The negative overhead of putting on the position is compelling enough to warrant my interest. So, I'd love to read up some on the underlying technical rationale at work behind the scenes here and the trading advantage for putting on this kind of a position. Also if you can point to or elaborate on how to manage the position.

Thanks,
TS
 
oops - hang-over induced brain fart here. In the above forgo the comparison to debit-spread I meant to say credit-spread.
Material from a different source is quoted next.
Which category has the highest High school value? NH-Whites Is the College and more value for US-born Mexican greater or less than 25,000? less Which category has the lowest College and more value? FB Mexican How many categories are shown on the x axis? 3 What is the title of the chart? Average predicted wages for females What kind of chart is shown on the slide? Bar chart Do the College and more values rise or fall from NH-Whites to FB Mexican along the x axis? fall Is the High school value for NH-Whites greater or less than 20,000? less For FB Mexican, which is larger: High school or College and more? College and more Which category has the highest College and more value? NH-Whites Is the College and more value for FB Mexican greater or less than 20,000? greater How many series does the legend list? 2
At any rate, its a very interesting position since we get to collect premium irrespective of directional move and have an opportunity to "extract" maximum profit if we ALSO called the direction properly when the market arrives into our moderately sized killing zone. This looks pretty good except for the case of a rapidly trending market that moves too fast to bypass the sweet spot (what I call kill zone) before we can get to close the position. That would go negative fast. In other words a black swan event or massive volatility shift (when playing this to the downside) from negative news (FED rate hike etc.) would be challenging. But I love the effect of getting some premium up front. I also love the the inherent stability that the position has in holding account net worth level while the market is slowly or moderately trending away or toward our max profit zone. But I wonder about the trading pragmatics. How hard it is to close out the entire position to extract max profit if the move happens early or the move it too strong and fast?

TS
 
Quote from RichardRimes:

who is your broker?

IB.

You didn't ask, but:

They have a trading platform that can be configured to suit about any feature a stock trader would need, but the feature configuration is not intuitive.
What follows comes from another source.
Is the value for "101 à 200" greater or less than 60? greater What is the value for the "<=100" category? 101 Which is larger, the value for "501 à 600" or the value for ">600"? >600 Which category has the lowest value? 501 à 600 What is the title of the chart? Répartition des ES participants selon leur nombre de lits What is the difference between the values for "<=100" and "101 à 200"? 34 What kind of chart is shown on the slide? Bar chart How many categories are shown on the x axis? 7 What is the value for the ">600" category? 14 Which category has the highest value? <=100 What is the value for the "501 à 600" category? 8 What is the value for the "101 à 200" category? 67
Good trading platform for stocks.

Challenging, sometimes painful, trading platform for Options. You can put together any kind of options combo strategy you can imagine, but it is a tedious and time consuming process that degrades with each level of complexity introduced to the trade. And I've not been able to find an feature that would present you with a simple 'MID' value between B/A.

Very good executions.

Excellent transaction rates.

Good money market rates.

More in the next post.
 
Quote from dqtmg2:

Mech,

To set this up in TOS, first select a 4 legged spread like a Double Diagonal. Then click on Double Diagonal and change that field to custom. That will make all fields changeable so you can put in the correct # of contracts, etc for each leg. After hours TOS is showing a mid of 3.70 credit and natural of 2.30 debit, but the quotes are stale right now. The risk graph is attached.

Tim

Excellent... and a 'Mid' calc of combo B/A... nice.

I plan to open a ToS account next week.

I'll spend a few months comparing ToS with IB. Plan to enter same trades at same time to compare executions.

I've been using their demo for three weeks and am pretty impressed with the platform features. Hope they compare favorably with the compelling features of an IB account.
 
That was the reason I was asking, as I do use TOS and love the platform for putting on complex trades at the same time and putting in as one order. They are more expensive than IB but the platform, customer service I don't think anyone can beat.
 
Quote from RichardRimes:

That was the reason I was asking, as I do use TOS and love the platform for putting on complex trades at the same time and putting in as one order. They are more expensive than IB but the platform, customer service I don't think anyone can beat.

also your net credit for the trade is $360 or 0.36 per contract based on 10 contracts..correct?
 
Quote from RichardRimes:

also your net credit for the trade is $360 or 0.36 per contract based on 10 contracts..correct?

$360 minus $15 transaction cost.

And like I said, IB can handle the complex orders, but for the effort expended, ToS's higher commissions might be worth the eliminated aggrevation.